### Step 1: Importing Necessary Libraries

In [32]:
#importing necessary libraries
import pandas as pd
import numpy as np

**Comments:** Imported the necessary Python libraries for data manipulation and computation in the above step.

### Step 2: Importing and Preparing Merged Dataset

In [33]:
#The merged file saved at the end of Notebook 02
merged_dataset = pd.read_csv("merged_DPQJ_DEMOJ_cleaned.csv")

phq_cols = ["DPQ010","DPQ020","DPQ030","DPQ040","DPQ050",
            "DPQ060","DPQ070","DPQ080","DPQ090"]

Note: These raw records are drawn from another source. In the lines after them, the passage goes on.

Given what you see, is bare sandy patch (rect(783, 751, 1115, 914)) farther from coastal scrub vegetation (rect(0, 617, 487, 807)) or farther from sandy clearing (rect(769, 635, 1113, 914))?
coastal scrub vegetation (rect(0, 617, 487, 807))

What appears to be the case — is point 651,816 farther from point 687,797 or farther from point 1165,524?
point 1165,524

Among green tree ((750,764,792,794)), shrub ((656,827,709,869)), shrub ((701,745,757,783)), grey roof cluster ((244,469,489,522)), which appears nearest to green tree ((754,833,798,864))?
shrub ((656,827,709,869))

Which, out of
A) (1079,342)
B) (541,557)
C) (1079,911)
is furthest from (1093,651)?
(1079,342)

#Ensuring PHQ columns are numeric otherwise Nan
merged_dataset[phq_cols] = merged_dataset[phq_cols].apply(pd.to_numeric, errors="coerce")

**Comments:**
The output of Notebook 02, the merged dataset, is imported: merged_DPQJ_DEMOJ_cleaned.csv

PHQ-9 item columns are defined, and values are converted to numeric for accurate scoring.

In [34]:
merged_dataset.head()

Unnamed: 0,SEQN,DPQ010,DPQ020,DPQ030,DPQ040,DPQ050,DPQ060,DPQ070,DPQ080,DPQ090,...,DMDHREDZ,DMDHRMAZ,DMDHSEDZ,WTINT2YR,WTMEC2YR,SDMVPSU,SDMVSTRA,INDHHIN2,INDFMIN2,INDFMPIR
0,93705,0.0,0.0,0.0,0.0,0.0,0.0,0.0,0.0,0.0,...,1.0,2.0,,8614.571172,8338.419786,2.0,145.0,3.0,3.0,0.82
1,93706,0.0,0.0,0.0,0.0,0.0,0.0,0.0,0.0,0.0,...,3.0,1.0,2.0,8548.632619,8723.439814,2.0,134.0,,,
2,93708,0.0,0.0,0.0,0.0,0.0,0.0,0.0,0.0,0.0,...,1.0,1.0,1.0,13329.450589,14372.488765,2.0,138.0,6.0,6.0,1.63
3,93709,,,,,,,,,,...,2.0,2.0,,12043.388271,12277.556662,1.0,136.0,2.0,2.0,0.41
4,93711,1.0,0.0,1.0,0.0,0.0,0.0,0.0,0.0,0.0,...,3.0,1.0,3.0,11178.260106,12390.919724,2.0,134.0,15.0,15.0,5.0


### Step 3: Computing Depression Outcomes

In [35]:
# how many PHQ-9 items each participant answered (valid 0–3)
merged_dataset["phq9_items_answered"] = merged_dataset[phq_cols].notna().sum(axis=1)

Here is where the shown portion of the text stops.